Text passage:
Compilation album by Amy Grant
- Released: April 14, 2015
- Genre: Gospel, contemporary Christian music
- Length: 56:34
- Label: Sparrow
- Producer: Marshall Altman; Vince Gill; Brown Bannister;

Amy Grant chronology
| In Motion: The Remixes (2014) | Be Still and Know... Hymns & Faith (2015) | Tennessee Christmas (2016) |

= Be Still and Know... Hymns & Faith =

Be Still and Know... Hymns & Faith is a compilation album by Amy Grant. It is mostly made up of tracks from two of her previous albums, Legacy... Hymns and Faith and Rock of Ages... Hymns and Faith. It also features two new songs. Sparrow Records released the album on April 14, 2015. Grant worked with Marshall Altman and Vince Gill in the production of this album.

Recorded information:
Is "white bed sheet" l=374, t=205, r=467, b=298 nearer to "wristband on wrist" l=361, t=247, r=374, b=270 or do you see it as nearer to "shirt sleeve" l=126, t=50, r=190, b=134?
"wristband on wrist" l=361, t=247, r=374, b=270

Challenge: Name every producer credited in the Amy Grant album text.

Response for this exercise: Marshall Altman, Vince Gill, Brown Bannister